## Your objective
Please copy the material below without changing a single character.

## Data in this exercise

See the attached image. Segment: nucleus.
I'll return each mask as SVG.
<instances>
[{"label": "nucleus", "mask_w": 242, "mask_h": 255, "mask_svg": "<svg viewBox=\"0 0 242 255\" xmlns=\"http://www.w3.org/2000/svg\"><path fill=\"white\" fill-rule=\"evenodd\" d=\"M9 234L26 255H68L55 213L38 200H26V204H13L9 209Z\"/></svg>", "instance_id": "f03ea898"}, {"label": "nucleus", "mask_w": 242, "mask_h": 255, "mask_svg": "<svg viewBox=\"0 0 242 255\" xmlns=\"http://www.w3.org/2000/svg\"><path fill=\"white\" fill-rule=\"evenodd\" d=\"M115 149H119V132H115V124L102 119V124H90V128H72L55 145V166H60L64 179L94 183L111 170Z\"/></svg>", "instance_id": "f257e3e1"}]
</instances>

## Written answer
See the attached image. Segment: nucleus.
I'll return each mask as SVG.
<instances>
[{"label": "nucleus", "mask_w": 242, "mask_h": 255, "mask_svg": "<svg viewBox=\"0 0 242 255\" xmlns=\"http://www.w3.org/2000/svg\"><path fill=\"white\" fill-rule=\"evenodd\" d=\"M9 234L26 255H68L55 213L38 200H26V204H13L9 209Z\"/></svg>", "instance_id": "f03ea898"}, {"label": "nucleus", "mask_w": 242, "mask_h": 255, "mask_svg": "<svg viewBox=\"0 0 242 255\" xmlns=\"http://www.w3.org/2000/svg\"><path fill=\"white\" fill-rule=\"evenodd\" d=\"M115 149H119V132H115V124L102 119V124H90V128H72L55 145V166H60L64 179L94 183L111 170Z\"/></svg>", "instance_id": "f257e3e1"}]
</instances>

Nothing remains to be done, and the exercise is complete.